The Wall Street Journal reported this week that U.S. President Donald Trump’s name appears repeatedly in documents linked to the late financier Jeffrey Epstein, citing unnamed senior administration sources. According to the report, the U.S. Department of Justice (DOJ) identified the references earlier this year while sifting through what former U.S. Attorney General Pam Bondi described as a “truckload” of records tied to Epstein, who died in jail in 2019 while awaiting trial on sex trafficking charges.
In May, Bondi and a deputy reportedly informed Trump during a routine briefing that he and “hundreds of other high-profile figures” were named in the files. The DOJ then advised the president it would withhold further Epstein-related materials from public release due to their inclusion of child sexual abuse imagery and victims’ private information. Trump allegedly deferred to the department’s decision, which was formalized in a July memo stating no additional documents would be disclosed. The DOJ also dismissed long-standing rumors of a client list from Epstein’s private island and found insufficient evidence to probe unnamed third parties.
However, the Journal’s account conflicts with Trump’s remarks last week denying Bondi had ever alerted him to his inclusion in the Epstein records. The White House has categorically rejected the latest reporting. “This is another fake news story, just like the previous story by The Wall Street Journal,” said spokesperson Steven Cheung, echoing the administration’s stance.
The controversy follows a separate Journal article alleging Trump sent a crude birthday note to Epstein in 2003, accompanied by a graphic doodle purportedly mimicking female anatomy. The letter, said to be part of a leather-bound album curated by Epstein associate Ghislaine Maxwell, was described as featuring a nude sketch with Trump’s signature placed near the figure’s waistline. The outlet did not specify how it obtained the materials, which it linked to a previously undisclosed DOJ file.
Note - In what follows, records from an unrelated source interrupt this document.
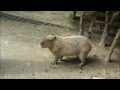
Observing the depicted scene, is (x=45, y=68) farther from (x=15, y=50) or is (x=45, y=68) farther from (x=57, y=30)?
(x=57, y=30)

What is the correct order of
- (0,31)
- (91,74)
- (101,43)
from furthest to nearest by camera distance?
(0,31), (101,43), (91,74)

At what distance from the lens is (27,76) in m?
3.80

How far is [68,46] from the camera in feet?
14.2

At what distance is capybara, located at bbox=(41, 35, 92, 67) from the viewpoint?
14.2 ft

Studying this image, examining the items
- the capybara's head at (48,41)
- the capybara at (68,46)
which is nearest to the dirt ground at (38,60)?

Trump has denied authoring any such drawing, stating, “I never wrote a picture in my life,” while also launching a libel lawsuit against the Journal, its parent company News Corp, publisher Dow Jones & Co., and two reporters. He accused the paper and owner Rupert Murdoch of propagating “defamatory lies,” deriding the publication as a “disgusting and filthy rag.”
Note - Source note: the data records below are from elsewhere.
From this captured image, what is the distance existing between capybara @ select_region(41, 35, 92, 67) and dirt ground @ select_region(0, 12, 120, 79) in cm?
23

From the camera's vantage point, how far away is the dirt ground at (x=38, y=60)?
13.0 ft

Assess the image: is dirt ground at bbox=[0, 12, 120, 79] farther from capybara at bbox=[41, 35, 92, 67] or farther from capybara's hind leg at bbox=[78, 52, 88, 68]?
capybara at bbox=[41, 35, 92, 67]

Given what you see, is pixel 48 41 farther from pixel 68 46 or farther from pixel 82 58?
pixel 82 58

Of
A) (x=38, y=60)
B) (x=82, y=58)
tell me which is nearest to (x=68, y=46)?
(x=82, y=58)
Legal experts note that public figures face high thresholds in proving defamation, requiring evidence of actual malice. The allegations emerge against a backdrop of renewed scrutiny over Epstein’s elite social network, though U.S. authorities maintain investigations into uncharged individuals linked to his crimes have concluded. Victims’ advocates, however, continue pressing for full transparency regarding potential accomplices.